READING TEXT →

☆ ☆ ☆

EP3577276B1

EP3577276B1 - Guardrail crash absorbing assembly

Info

Publication number: EP3577276B1
Application number: EP17895037.4A
Authority: EP
Inventors: Gerrit A. Dyke; Jeffrey M. Thompson; Daniel Paul Decayanan Loya; Alvaro E. Morales Flores; Jason T. Lim; Scott G. Kroeker; Marco Anghileri
Original assignee: Lindsay Transportation Solutions LLC
Current assignee: Lindsay Transportation Solutions LLC
Priority date: 2017-01-31
Filing date: 2017-10-30
Publication date: 2023-07-12
Anticipated expiration: 2037-10-30
Also published as: BR112019015845A2; AU2017279576B2; BR112019015845B1; AU2020204619A1; AU2020204619B2; EP3577276A4; WO2018144083A8; WO2018144083A1; CL2019002024A1; NZ738451A; US10378165B2; CA3049559A1; ES2952047T3; AU2017279576A1; MX2019009065A; EP3577276A1; US20180216303A1

Description

This invention is in the field of guardrail end terminals or crash cushions and relates to apparatus for absorbing energy when impacted by a vehicle. More specifically, the apparatus relates to a guardrail crash absorbing assembly utilized as a barrier which dissipates the energy caused by impact of a moving vehicle impacting the assembly.

☆ ☆ ☆

DATA SEGMENT →

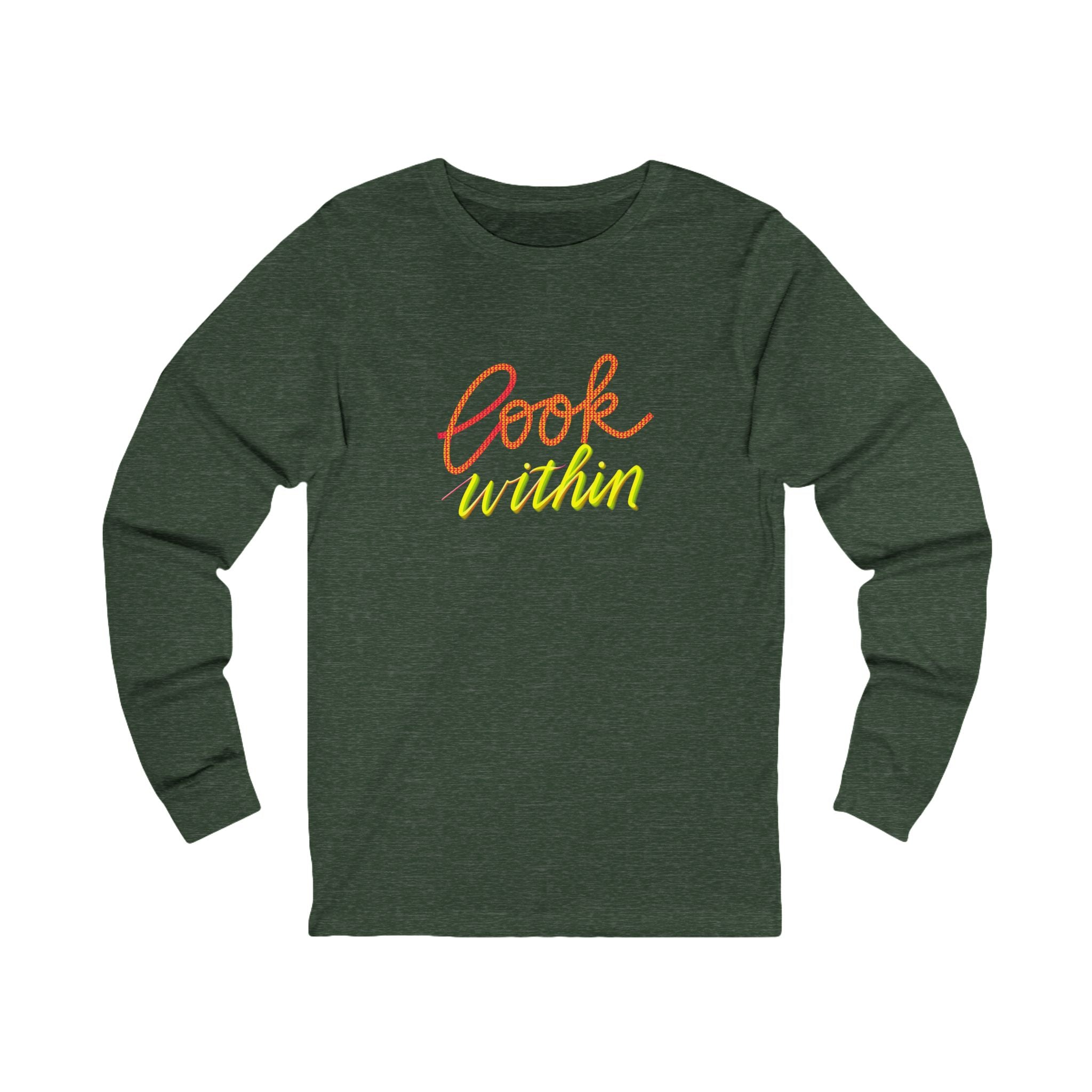 LOOK WITHIN Unisex Jersey Long Sleeve Tee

☆ ☆ ☆

TASKS FOR THIS EXERCISE →
(a) According to the guardrail patent text, who is the current assignee?
(b) Swap "vehicle" for "automobile" and restate the guardrail patent text from "This invention is" to "impacting the assembly.".
Rely solely on the patent text when responding.

PER-TASK OUTPUTS →
(a) Lindsay Transportation Solutions LLC

(b)
This invention is in the field of guardrail end terminals or crash cushions and relates to apparatus for absorbing energy when impacted by a automobile. More specifically, the apparatus relates to a guardrail crash absorbing assembly utilized as a barrier which dissipates the energy caused by impact of a moving automobile impacting the assembly.